Mises Wire

Europe Protests Progress

Europe Protests Progress

Striking taxi drivers snarled traffic in several European cities yesterday in a show of solidarity against a common threat. Unlike other protests of the past few years which have largely been against austerity measures, this time workers from London, Paris, Berlin and Madrid were unified against Uber.

A smartphone app that connects drivers and passengers in a ridesharing program, Uber has already made strong headway in many other countries. Of course, it has also already met strong resistance from taxi drivers looking to protect themselves from a new competitor.

The public’s reaction has been mostly unified with the view that taxi drivers are just trying to protect their turf, and that this is on balance harmful for consumers.

At the same time, though, one could also sympathize with these poor taxi drivers. Imagine you were in an industry with high barriers to entry imposed by the local city’s government. You needed to go through a licensing program and pay a fee to be able to legally call yourself a taxi driver, and to pick up customers. Then, seemingly out of the blue, something happens which causes your initial “investment” to decline in value.

The arrival of Uber changes the rules of the game for taxi drivers.

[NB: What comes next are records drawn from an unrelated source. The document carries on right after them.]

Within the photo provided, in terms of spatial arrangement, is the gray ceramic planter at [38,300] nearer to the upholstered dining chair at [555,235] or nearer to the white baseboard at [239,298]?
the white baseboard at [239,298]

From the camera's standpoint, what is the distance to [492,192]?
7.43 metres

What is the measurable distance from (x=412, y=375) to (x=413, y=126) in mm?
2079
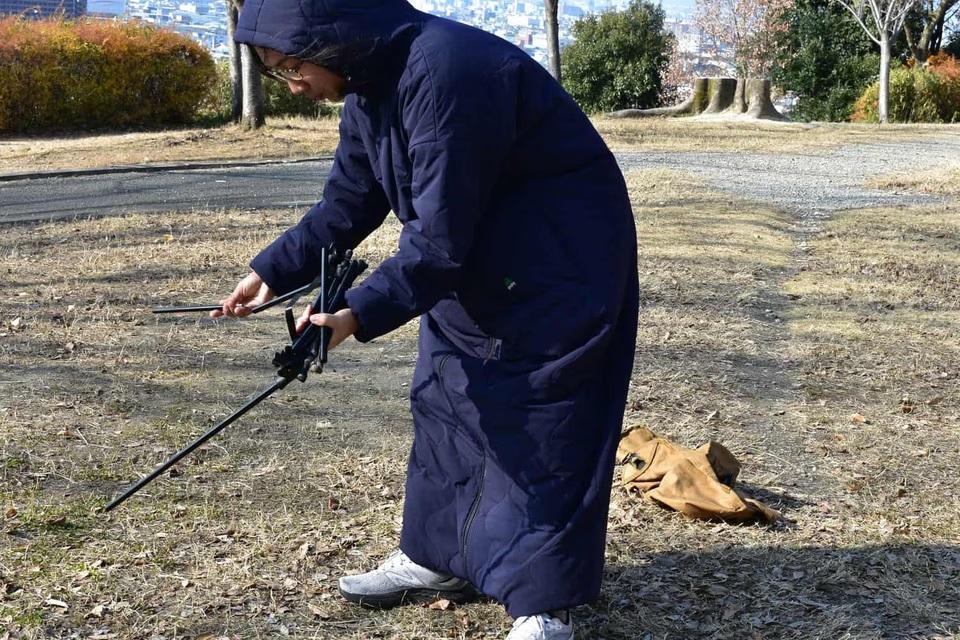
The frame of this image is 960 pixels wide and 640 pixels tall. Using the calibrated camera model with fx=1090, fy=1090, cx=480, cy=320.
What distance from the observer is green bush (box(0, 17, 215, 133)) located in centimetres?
1803

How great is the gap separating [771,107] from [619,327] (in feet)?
71.7

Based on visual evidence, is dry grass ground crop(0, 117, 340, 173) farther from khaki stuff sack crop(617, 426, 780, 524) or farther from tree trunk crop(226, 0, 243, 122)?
khaki stuff sack crop(617, 426, 780, 524)

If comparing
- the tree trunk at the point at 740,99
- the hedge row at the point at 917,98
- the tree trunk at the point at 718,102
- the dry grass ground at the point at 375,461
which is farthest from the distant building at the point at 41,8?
the hedge row at the point at 917,98

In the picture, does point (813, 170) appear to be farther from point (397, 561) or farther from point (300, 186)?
point (397, 561)

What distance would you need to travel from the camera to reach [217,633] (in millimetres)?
3004

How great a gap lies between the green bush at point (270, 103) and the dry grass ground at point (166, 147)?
7.89 feet

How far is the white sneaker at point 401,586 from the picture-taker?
3082mm

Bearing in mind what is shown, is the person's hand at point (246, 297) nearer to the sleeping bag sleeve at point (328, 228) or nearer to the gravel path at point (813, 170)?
the sleeping bag sleeve at point (328, 228)

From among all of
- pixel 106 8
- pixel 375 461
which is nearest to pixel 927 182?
pixel 375 461

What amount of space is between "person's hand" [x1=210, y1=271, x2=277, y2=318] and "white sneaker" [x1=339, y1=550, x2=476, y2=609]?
846 mm

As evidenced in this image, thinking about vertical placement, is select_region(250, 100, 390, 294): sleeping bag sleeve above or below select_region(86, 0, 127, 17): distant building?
below

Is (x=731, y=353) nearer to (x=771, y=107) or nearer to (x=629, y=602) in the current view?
(x=629, y=602)

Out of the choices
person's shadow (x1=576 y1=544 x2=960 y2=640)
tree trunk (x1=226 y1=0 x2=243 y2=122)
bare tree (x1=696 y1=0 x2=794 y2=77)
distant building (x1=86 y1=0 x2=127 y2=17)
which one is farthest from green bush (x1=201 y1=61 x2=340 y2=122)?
person's shadow (x1=576 y1=544 x2=960 y2=640)


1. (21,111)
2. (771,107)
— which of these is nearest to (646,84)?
(771,107)
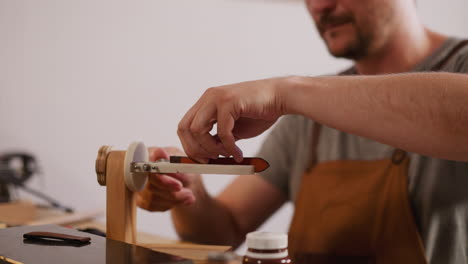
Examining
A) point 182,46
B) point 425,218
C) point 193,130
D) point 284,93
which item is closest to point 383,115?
point 284,93

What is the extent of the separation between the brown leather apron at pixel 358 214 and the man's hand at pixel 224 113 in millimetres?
374

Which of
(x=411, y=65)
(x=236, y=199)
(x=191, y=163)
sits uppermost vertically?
(x=411, y=65)

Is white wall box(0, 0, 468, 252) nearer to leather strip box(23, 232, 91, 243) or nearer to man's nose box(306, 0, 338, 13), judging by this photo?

I would be upset too if this happened in my own line of work.

Still, chagrin over a new competitor that removes the old rationale for why you paid such a high levy to enter an industry is not a reason to not allow the new competitor in. If anything, the ire that taxi drivers have should be directed at the local city governments that imposed strict licensing requirements on them in the past. It was these laws that unnecessarily increased the costs to enter the industry. It is also these old laws that are now making a new low-cost competitor in the taxi world so threatening.

We can’t change the past. The costs that taxi drivers have already incurred to enter their industry cannot be reversed. But we can at least take this as a lesson for the future. Licensing requirements raise the cost of entry to a given industry, and protect the profits earned by the people already a part of it. These requirements also make it unusually painful for those that completed them when a new competitor shows up.

If you want to remove the pain these types of regulations cause, don’t stop new competitors from competing – remove the regulations!